For his recital at the Jewish Community Center Saturday, Toby Appel found lovely, seldom-played works by Laderman, Shulman and Kodaly to go along with a couple of old favorites by Bach and Brahms.
Appel, who performs under the auspices of the Young Concert Artists organization, has, in a career that began at the age of 18, made a name for himself in the twin areas of solo and chamber performance. He is a circumspect and careful artist who seems to hold himself at a distance from the emotional heart of the music while exploring, with intense musicality, the nuances of each phrase.
Laderman's "Elegy," written in 1975, was played with great concentration and the sort of technical assurance that made the portamentos and rhythmic configurations sound easy. There was no particular effort here to emphasize the music's lyrical qualities, but they showed through anyway.

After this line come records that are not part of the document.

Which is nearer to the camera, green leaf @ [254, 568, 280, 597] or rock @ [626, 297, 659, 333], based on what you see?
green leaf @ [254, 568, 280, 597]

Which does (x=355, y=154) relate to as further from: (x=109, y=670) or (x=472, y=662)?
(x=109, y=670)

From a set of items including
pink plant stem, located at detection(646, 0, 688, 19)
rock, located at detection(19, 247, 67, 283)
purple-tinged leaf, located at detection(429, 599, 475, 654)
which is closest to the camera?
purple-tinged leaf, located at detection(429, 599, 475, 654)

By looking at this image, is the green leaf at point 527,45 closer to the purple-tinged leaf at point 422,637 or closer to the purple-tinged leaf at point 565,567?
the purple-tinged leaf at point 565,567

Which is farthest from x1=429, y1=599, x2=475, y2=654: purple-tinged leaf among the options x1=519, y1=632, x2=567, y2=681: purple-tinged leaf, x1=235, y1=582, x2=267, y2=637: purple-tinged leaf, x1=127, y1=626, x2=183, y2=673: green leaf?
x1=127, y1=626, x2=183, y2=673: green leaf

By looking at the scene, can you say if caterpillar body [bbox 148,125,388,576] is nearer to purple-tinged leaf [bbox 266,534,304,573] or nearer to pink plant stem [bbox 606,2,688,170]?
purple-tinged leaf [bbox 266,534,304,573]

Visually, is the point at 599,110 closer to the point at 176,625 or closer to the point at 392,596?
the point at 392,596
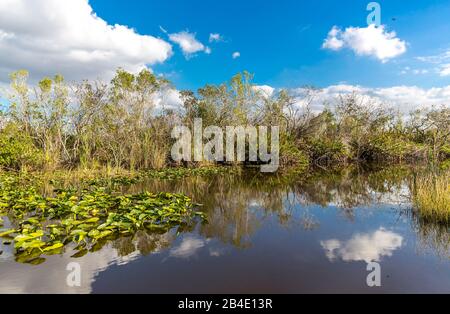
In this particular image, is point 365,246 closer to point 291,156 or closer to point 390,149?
point 291,156

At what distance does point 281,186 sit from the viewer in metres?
11.0

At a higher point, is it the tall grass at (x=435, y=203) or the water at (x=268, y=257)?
the tall grass at (x=435, y=203)

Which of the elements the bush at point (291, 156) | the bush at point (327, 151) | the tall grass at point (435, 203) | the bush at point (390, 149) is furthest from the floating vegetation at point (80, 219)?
the bush at point (390, 149)

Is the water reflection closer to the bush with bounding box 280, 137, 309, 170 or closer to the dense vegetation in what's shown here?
the dense vegetation

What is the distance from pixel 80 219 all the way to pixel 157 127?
10944mm

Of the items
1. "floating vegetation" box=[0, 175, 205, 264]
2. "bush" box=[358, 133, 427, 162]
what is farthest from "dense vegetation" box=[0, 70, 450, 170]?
"floating vegetation" box=[0, 175, 205, 264]

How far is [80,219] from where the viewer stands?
586cm

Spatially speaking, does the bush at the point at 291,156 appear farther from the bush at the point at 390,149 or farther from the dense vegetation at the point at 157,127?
the bush at the point at 390,149

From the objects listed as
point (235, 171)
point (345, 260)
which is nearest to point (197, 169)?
point (235, 171)

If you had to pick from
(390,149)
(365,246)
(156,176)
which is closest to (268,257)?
(365,246)

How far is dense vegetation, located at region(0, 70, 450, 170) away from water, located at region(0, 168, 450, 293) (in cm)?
340

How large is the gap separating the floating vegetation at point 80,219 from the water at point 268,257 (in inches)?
10.0

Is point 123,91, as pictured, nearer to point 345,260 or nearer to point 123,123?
point 123,123

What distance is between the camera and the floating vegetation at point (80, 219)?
448 centimetres
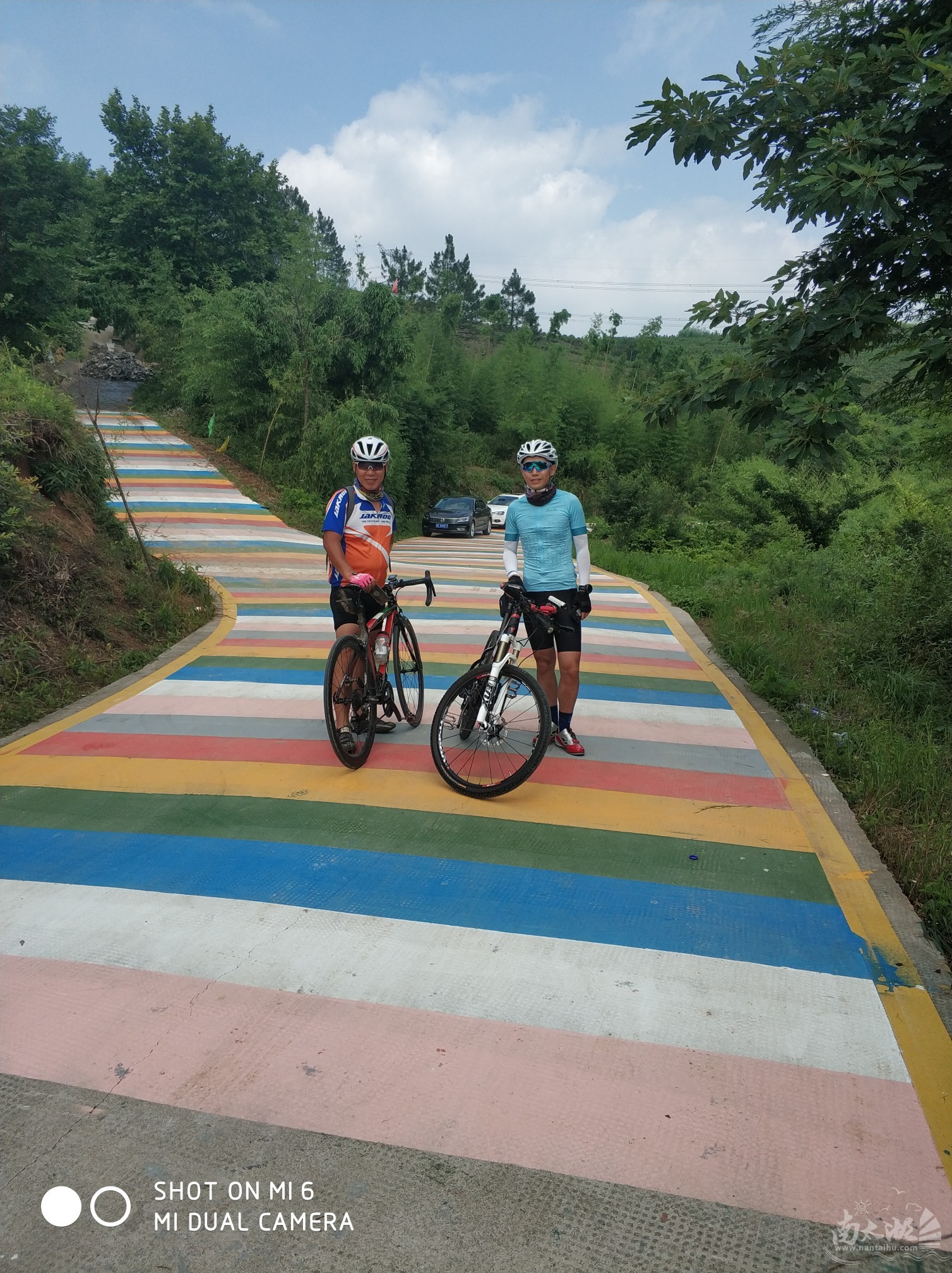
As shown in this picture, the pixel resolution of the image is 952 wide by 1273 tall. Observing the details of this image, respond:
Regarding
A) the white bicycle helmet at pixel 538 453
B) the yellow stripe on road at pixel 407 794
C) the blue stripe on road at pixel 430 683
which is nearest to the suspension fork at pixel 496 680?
the yellow stripe on road at pixel 407 794

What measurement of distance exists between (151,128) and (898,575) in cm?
5257

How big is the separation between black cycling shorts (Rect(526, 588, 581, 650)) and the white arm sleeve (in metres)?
0.08

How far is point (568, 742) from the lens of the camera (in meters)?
5.02

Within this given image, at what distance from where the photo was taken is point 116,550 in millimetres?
Answer: 8617

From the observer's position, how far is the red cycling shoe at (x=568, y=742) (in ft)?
16.4

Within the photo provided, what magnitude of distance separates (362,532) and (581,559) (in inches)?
52.8

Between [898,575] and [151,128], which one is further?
[151,128]

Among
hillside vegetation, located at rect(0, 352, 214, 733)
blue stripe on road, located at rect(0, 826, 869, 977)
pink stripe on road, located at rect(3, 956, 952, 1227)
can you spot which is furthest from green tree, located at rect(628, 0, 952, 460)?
hillside vegetation, located at rect(0, 352, 214, 733)

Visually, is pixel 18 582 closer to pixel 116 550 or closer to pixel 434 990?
pixel 116 550

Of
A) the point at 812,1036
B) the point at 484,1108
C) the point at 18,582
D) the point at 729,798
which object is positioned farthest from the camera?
the point at 18,582

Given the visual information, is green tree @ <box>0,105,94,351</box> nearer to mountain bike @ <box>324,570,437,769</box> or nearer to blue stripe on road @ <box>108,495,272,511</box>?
blue stripe on road @ <box>108,495,272,511</box>

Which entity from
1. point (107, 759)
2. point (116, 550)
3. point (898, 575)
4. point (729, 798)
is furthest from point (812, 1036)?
point (116, 550)

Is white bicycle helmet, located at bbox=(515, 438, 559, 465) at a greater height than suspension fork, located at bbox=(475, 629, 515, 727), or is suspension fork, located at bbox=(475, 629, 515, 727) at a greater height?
white bicycle helmet, located at bbox=(515, 438, 559, 465)

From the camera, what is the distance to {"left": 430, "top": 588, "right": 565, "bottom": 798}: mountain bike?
4227mm
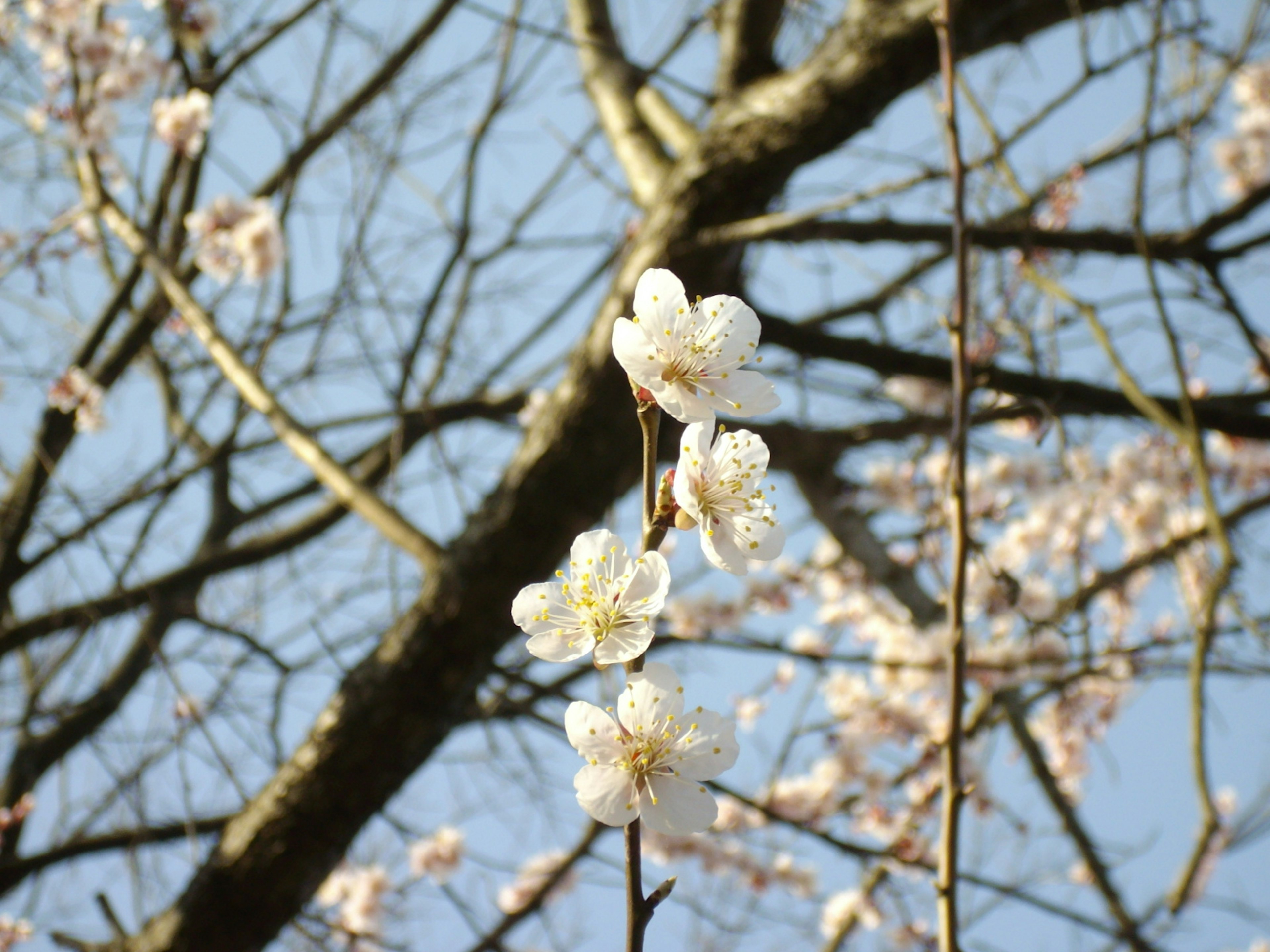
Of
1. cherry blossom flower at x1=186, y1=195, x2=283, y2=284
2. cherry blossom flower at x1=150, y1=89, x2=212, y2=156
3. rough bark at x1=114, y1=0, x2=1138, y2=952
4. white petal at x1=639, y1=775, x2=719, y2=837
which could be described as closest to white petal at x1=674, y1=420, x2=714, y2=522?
white petal at x1=639, y1=775, x2=719, y2=837

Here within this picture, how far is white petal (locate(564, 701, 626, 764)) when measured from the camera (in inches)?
28.7

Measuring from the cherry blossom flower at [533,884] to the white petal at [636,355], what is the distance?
9.03 ft

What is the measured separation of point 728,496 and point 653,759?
23 cm

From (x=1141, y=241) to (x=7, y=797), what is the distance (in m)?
3.69

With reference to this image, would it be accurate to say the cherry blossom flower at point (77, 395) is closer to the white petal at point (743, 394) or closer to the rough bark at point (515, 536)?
the rough bark at point (515, 536)

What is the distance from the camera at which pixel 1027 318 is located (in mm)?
2229

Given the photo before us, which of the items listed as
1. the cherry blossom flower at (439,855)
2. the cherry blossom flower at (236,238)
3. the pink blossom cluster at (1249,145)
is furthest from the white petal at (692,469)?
the pink blossom cluster at (1249,145)

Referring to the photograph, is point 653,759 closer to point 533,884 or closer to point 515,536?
point 515,536

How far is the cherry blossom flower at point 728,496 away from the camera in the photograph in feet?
2.32

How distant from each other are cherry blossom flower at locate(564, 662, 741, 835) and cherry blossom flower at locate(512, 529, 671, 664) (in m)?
0.05

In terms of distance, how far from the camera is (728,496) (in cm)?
76

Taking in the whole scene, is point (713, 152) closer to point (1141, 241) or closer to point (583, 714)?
point (1141, 241)

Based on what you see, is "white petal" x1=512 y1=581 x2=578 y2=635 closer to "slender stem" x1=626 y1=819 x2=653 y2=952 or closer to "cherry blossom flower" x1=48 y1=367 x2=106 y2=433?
"slender stem" x1=626 y1=819 x2=653 y2=952

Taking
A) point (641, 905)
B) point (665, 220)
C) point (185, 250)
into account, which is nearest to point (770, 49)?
point (665, 220)
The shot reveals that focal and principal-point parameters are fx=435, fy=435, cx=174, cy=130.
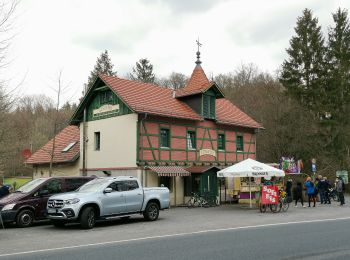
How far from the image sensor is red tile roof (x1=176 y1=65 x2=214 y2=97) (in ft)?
92.7

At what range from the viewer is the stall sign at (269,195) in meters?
21.1

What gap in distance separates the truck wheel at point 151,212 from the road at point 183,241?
2.18 feet

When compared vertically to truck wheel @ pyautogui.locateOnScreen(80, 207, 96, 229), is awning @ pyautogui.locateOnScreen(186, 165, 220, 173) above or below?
above

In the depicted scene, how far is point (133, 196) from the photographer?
1712 cm

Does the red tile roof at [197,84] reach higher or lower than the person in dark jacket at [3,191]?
higher

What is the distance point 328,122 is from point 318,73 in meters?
5.64

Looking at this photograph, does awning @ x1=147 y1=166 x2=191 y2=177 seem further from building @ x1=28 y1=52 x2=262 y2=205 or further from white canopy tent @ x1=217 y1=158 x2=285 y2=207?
white canopy tent @ x1=217 y1=158 x2=285 y2=207

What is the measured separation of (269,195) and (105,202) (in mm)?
8821

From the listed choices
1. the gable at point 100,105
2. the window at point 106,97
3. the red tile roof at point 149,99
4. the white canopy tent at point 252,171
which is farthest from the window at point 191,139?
the window at point 106,97

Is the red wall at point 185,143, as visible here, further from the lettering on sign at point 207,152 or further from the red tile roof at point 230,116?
the red tile roof at point 230,116

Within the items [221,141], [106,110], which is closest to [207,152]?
[221,141]

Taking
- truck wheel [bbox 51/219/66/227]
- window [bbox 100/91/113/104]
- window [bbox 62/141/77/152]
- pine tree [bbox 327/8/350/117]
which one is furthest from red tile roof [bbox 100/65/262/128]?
pine tree [bbox 327/8/350/117]

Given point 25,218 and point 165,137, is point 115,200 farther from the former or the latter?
point 165,137

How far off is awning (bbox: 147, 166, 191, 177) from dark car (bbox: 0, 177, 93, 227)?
630 cm
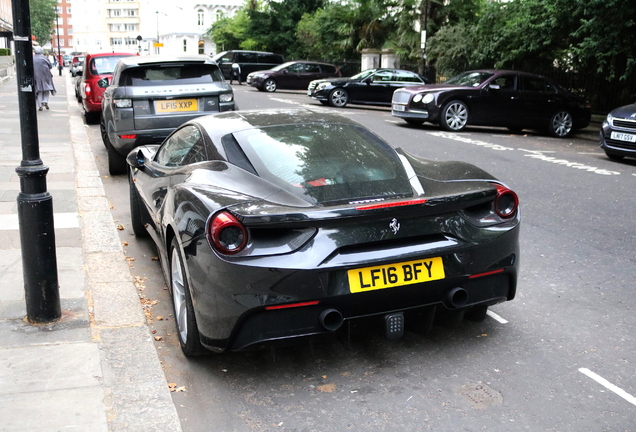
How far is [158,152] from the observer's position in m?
5.61

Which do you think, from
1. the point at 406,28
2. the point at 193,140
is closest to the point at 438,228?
the point at 193,140

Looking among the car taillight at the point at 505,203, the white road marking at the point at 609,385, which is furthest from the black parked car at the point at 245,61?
the white road marking at the point at 609,385

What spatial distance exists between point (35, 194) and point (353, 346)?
2131 mm

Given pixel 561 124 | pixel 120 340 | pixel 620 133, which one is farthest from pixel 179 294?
pixel 561 124

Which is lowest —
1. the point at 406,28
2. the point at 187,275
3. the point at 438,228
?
the point at 187,275

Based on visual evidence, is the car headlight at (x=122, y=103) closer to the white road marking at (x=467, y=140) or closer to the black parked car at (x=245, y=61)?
the white road marking at (x=467, y=140)

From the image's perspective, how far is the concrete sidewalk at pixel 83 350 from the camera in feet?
10.7

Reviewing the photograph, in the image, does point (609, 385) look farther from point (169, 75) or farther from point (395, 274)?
point (169, 75)

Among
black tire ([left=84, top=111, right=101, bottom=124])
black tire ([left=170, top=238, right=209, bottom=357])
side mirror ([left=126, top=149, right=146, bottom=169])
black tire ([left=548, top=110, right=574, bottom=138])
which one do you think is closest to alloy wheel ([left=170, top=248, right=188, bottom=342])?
black tire ([left=170, top=238, right=209, bottom=357])

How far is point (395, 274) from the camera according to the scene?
3578 mm

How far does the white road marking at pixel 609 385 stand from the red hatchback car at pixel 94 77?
46.6ft

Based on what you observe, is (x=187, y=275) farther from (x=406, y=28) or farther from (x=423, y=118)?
(x=406, y=28)

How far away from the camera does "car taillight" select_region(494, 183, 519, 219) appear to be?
399 cm

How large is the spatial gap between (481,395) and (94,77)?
14493 mm
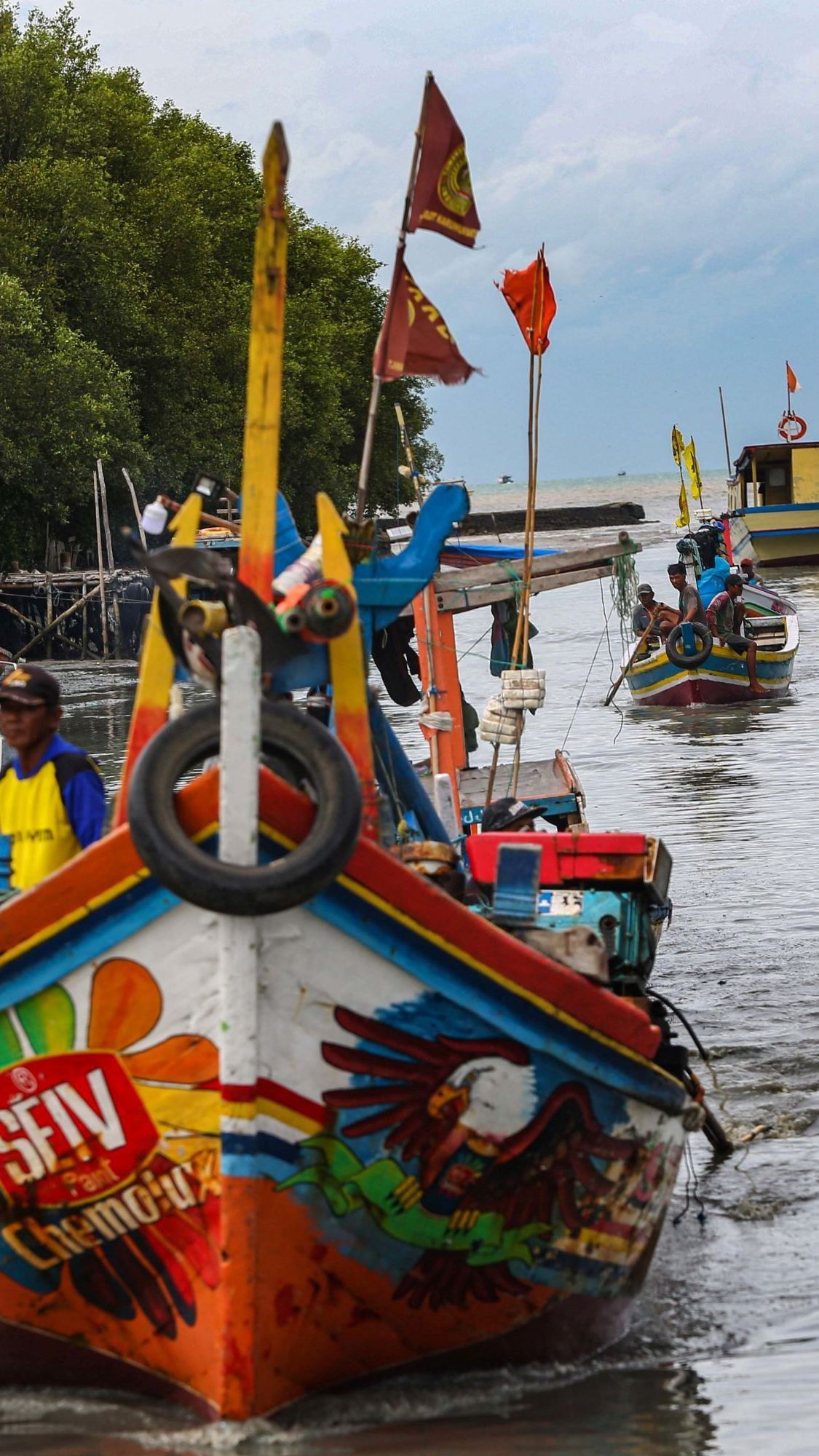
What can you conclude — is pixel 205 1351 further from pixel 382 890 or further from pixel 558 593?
pixel 558 593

Shulman's "Theme and Variations" is an attractive setting, in a rather baroque mold, of a nice modal tune. The music had a cheery, upbeat aura that was welcome in the company of the other somber pieces.
For an adagio by Kodaly, Appel found a new level of warmth, a wider vibrato and a broader bow stroke. The lovely little piece glowed under Appel's understanding touch.
Both the opening Bach G Major Sonata for Viola da Gamba and the concluding sonata by Brahms, more familiar in the guise of a clarinet sonata, were understated--nice, but cool.
Pianist Walter Ponce was marvelous throughout. He tempered his playing to Appel's modest propotions until the Brahms, where he gave himself a little more space.